> _PASSAGE SHOWN_:
•••••
Add lowering to special.bessel_j0 (2nd try) (#118565)

This PR is a copy of https://github.com/pytorch/pytorch/pull/118464 that was merged without using pytorchbot. Sorry for the noise!

Pull Request resolved: https://github.com/pytorch/pytorch/pull/118565
Approved by: https://github.com/peterbell10
diff --git a/test/inductor/test_cpu_repro.py b/test/inductor/test_cpu_repro.py
index 8e08670..5f0cfc4 100644
--- a/test/inductor/test_cpu_repro.py
+++ b/test/inductor/test_cpu_repro.py
@@ -1348,6 +1348,7 @@
                 cpp_op_list.append(k)
 
         diff = [
+            "bessel_j0",
             "constant",
             "index_expr",
             "signbit",
diff --git a/test/inductor/test_perf.py b/test/inductor/test_perf.py
index dbaaee9..844e0b9 100644
--- a/test/inductor/test_perf.py
+++ b/test/inductor/test_perf.py
@@ -581,7 +581,10 @@
 
 
 def unfusible(x):
-    return aten.special_bessel_j0(x)
•••••
> _ENTRIES SHOWN_:
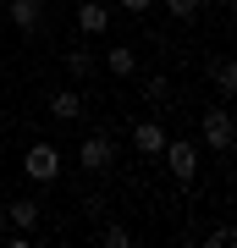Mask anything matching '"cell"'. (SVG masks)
<instances>
[{"instance_id":"obj_1","label":"cell","mask_w":237,"mask_h":248,"mask_svg":"<svg viewBox=\"0 0 237 248\" xmlns=\"http://www.w3.org/2000/svg\"><path fill=\"white\" fill-rule=\"evenodd\" d=\"M160 160H166V171H171V177L182 182V187L199 177V143H193V138H166Z\"/></svg>"},{"instance_id":"obj_2","label":"cell","mask_w":237,"mask_h":248,"mask_svg":"<svg viewBox=\"0 0 237 248\" xmlns=\"http://www.w3.org/2000/svg\"><path fill=\"white\" fill-rule=\"evenodd\" d=\"M22 177L28 182H55L61 177V149H55V143H28V155H22Z\"/></svg>"},{"instance_id":"obj_3","label":"cell","mask_w":237,"mask_h":248,"mask_svg":"<svg viewBox=\"0 0 237 248\" xmlns=\"http://www.w3.org/2000/svg\"><path fill=\"white\" fill-rule=\"evenodd\" d=\"M78 166L88 171V177H105V171L116 166V143H111L105 133H88V138L78 143Z\"/></svg>"},{"instance_id":"obj_4","label":"cell","mask_w":237,"mask_h":248,"mask_svg":"<svg viewBox=\"0 0 237 248\" xmlns=\"http://www.w3.org/2000/svg\"><path fill=\"white\" fill-rule=\"evenodd\" d=\"M199 133H204V143H210V149L215 155H232V116H226V105H210V110H204L199 116Z\"/></svg>"},{"instance_id":"obj_5","label":"cell","mask_w":237,"mask_h":248,"mask_svg":"<svg viewBox=\"0 0 237 248\" xmlns=\"http://www.w3.org/2000/svg\"><path fill=\"white\" fill-rule=\"evenodd\" d=\"M166 122L160 116H149V122H132V149H138L143 160H160V149H166Z\"/></svg>"},{"instance_id":"obj_6","label":"cell","mask_w":237,"mask_h":248,"mask_svg":"<svg viewBox=\"0 0 237 248\" xmlns=\"http://www.w3.org/2000/svg\"><path fill=\"white\" fill-rule=\"evenodd\" d=\"M78 33L83 39L111 33V6H105V0H83V6H78Z\"/></svg>"},{"instance_id":"obj_7","label":"cell","mask_w":237,"mask_h":248,"mask_svg":"<svg viewBox=\"0 0 237 248\" xmlns=\"http://www.w3.org/2000/svg\"><path fill=\"white\" fill-rule=\"evenodd\" d=\"M6 17L17 33H39L44 28V0H6Z\"/></svg>"},{"instance_id":"obj_8","label":"cell","mask_w":237,"mask_h":248,"mask_svg":"<svg viewBox=\"0 0 237 248\" xmlns=\"http://www.w3.org/2000/svg\"><path fill=\"white\" fill-rule=\"evenodd\" d=\"M210 89H215L221 99L237 94V61H232V55H215V61H210Z\"/></svg>"},{"instance_id":"obj_9","label":"cell","mask_w":237,"mask_h":248,"mask_svg":"<svg viewBox=\"0 0 237 248\" xmlns=\"http://www.w3.org/2000/svg\"><path fill=\"white\" fill-rule=\"evenodd\" d=\"M39 215H44V204H39V199H11V204H6V221L17 226V232H33V226H39Z\"/></svg>"},{"instance_id":"obj_10","label":"cell","mask_w":237,"mask_h":248,"mask_svg":"<svg viewBox=\"0 0 237 248\" xmlns=\"http://www.w3.org/2000/svg\"><path fill=\"white\" fill-rule=\"evenodd\" d=\"M83 116V94L78 89H55L50 94V122H78Z\"/></svg>"},{"instance_id":"obj_11","label":"cell","mask_w":237,"mask_h":248,"mask_svg":"<svg viewBox=\"0 0 237 248\" xmlns=\"http://www.w3.org/2000/svg\"><path fill=\"white\" fill-rule=\"evenodd\" d=\"M105 72H111V78H138V55H132V45H111L105 50Z\"/></svg>"},{"instance_id":"obj_12","label":"cell","mask_w":237,"mask_h":248,"mask_svg":"<svg viewBox=\"0 0 237 248\" xmlns=\"http://www.w3.org/2000/svg\"><path fill=\"white\" fill-rule=\"evenodd\" d=\"M66 78H94V55H88L83 45L66 50Z\"/></svg>"},{"instance_id":"obj_13","label":"cell","mask_w":237,"mask_h":248,"mask_svg":"<svg viewBox=\"0 0 237 248\" xmlns=\"http://www.w3.org/2000/svg\"><path fill=\"white\" fill-rule=\"evenodd\" d=\"M143 99L149 105H166L171 99V78H143Z\"/></svg>"},{"instance_id":"obj_14","label":"cell","mask_w":237,"mask_h":248,"mask_svg":"<svg viewBox=\"0 0 237 248\" xmlns=\"http://www.w3.org/2000/svg\"><path fill=\"white\" fill-rule=\"evenodd\" d=\"M160 6H166V11H171V17H176V22H193V17H199V6H204V0H160Z\"/></svg>"},{"instance_id":"obj_15","label":"cell","mask_w":237,"mask_h":248,"mask_svg":"<svg viewBox=\"0 0 237 248\" xmlns=\"http://www.w3.org/2000/svg\"><path fill=\"white\" fill-rule=\"evenodd\" d=\"M99 243H111V248H127V243H132V232H127V226H105V232H99Z\"/></svg>"},{"instance_id":"obj_16","label":"cell","mask_w":237,"mask_h":248,"mask_svg":"<svg viewBox=\"0 0 237 248\" xmlns=\"http://www.w3.org/2000/svg\"><path fill=\"white\" fill-rule=\"evenodd\" d=\"M204 248H232V226H215L210 237H204Z\"/></svg>"},{"instance_id":"obj_17","label":"cell","mask_w":237,"mask_h":248,"mask_svg":"<svg viewBox=\"0 0 237 248\" xmlns=\"http://www.w3.org/2000/svg\"><path fill=\"white\" fill-rule=\"evenodd\" d=\"M122 11H132V17H143V11H155V0H116Z\"/></svg>"},{"instance_id":"obj_18","label":"cell","mask_w":237,"mask_h":248,"mask_svg":"<svg viewBox=\"0 0 237 248\" xmlns=\"http://www.w3.org/2000/svg\"><path fill=\"white\" fill-rule=\"evenodd\" d=\"M6 232H11V221H6V204H0V237H6Z\"/></svg>"},{"instance_id":"obj_19","label":"cell","mask_w":237,"mask_h":248,"mask_svg":"<svg viewBox=\"0 0 237 248\" xmlns=\"http://www.w3.org/2000/svg\"><path fill=\"white\" fill-rule=\"evenodd\" d=\"M221 6H237V0H221Z\"/></svg>"},{"instance_id":"obj_20","label":"cell","mask_w":237,"mask_h":248,"mask_svg":"<svg viewBox=\"0 0 237 248\" xmlns=\"http://www.w3.org/2000/svg\"><path fill=\"white\" fill-rule=\"evenodd\" d=\"M0 127H6V110H0Z\"/></svg>"}]
</instances>
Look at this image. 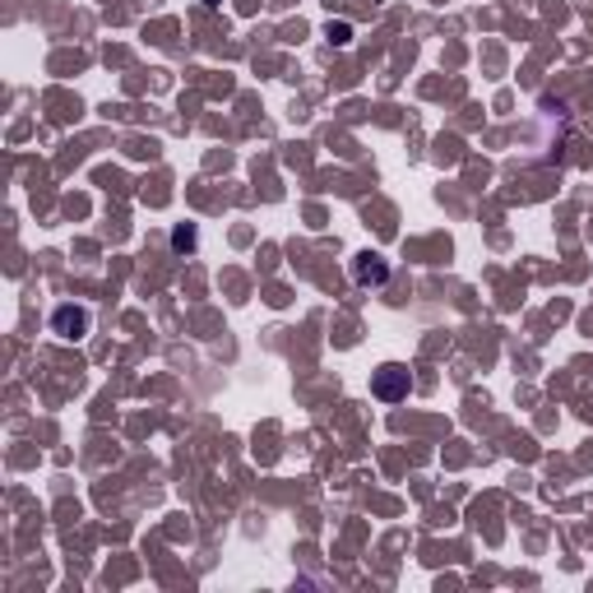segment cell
Instances as JSON below:
<instances>
[{
    "instance_id": "1",
    "label": "cell",
    "mask_w": 593,
    "mask_h": 593,
    "mask_svg": "<svg viewBox=\"0 0 593 593\" xmlns=\"http://www.w3.org/2000/svg\"><path fill=\"white\" fill-rule=\"evenodd\" d=\"M409 385H413V381H409V371H403L399 362H385L381 371L371 375V394H375V399H385V403L409 399Z\"/></svg>"
},
{
    "instance_id": "2",
    "label": "cell",
    "mask_w": 593,
    "mask_h": 593,
    "mask_svg": "<svg viewBox=\"0 0 593 593\" xmlns=\"http://www.w3.org/2000/svg\"><path fill=\"white\" fill-rule=\"evenodd\" d=\"M52 335L56 339H84L88 335V311H84V306H56V311H52Z\"/></svg>"
},
{
    "instance_id": "3",
    "label": "cell",
    "mask_w": 593,
    "mask_h": 593,
    "mask_svg": "<svg viewBox=\"0 0 593 593\" xmlns=\"http://www.w3.org/2000/svg\"><path fill=\"white\" fill-rule=\"evenodd\" d=\"M352 278H358L362 283V288H381V283L390 278V265H385V260L381 255H358V260H352Z\"/></svg>"
},
{
    "instance_id": "4",
    "label": "cell",
    "mask_w": 593,
    "mask_h": 593,
    "mask_svg": "<svg viewBox=\"0 0 593 593\" xmlns=\"http://www.w3.org/2000/svg\"><path fill=\"white\" fill-rule=\"evenodd\" d=\"M325 38H329V42H335V46H348L352 29H348V23H329V29H325Z\"/></svg>"
},
{
    "instance_id": "5",
    "label": "cell",
    "mask_w": 593,
    "mask_h": 593,
    "mask_svg": "<svg viewBox=\"0 0 593 593\" xmlns=\"http://www.w3.org/2000/svg\"><path fill=\"white\" fill-rule=\"evenodd\" d=\"M172 246H177V251H191V246H195V227H177V232H172Z\"/></svg>"
}]
</instances>
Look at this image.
•••••
> _TASK_: Can you write out, verbatim, the stretch of the commit diff from "This PR is a" through "cpp_op_list.append(k)"?

> _ANSWER IN FULL_:
This PR is a copy of https://github.com/pytorch/pytorch/pull/118464 that was merged without using pytorchbot. Sorry for the noise!

Pull Request resolved: https://github.com/pytorch/pytorch/pull/118565
Approved by: https://github.com/peterbell10
diff --git a/test/inductor/test_cpu_repro.py b/test/inductor/test_cpu_repro.py
index 8e08670..5f0cfc4 100644
--- a/test/inductor/test_cpu_repro.py
+++ b/test/inductor/test_cpu_repro.py
@@ -1348,6 +1348,7 @@
                 cpp_op_list.append(k)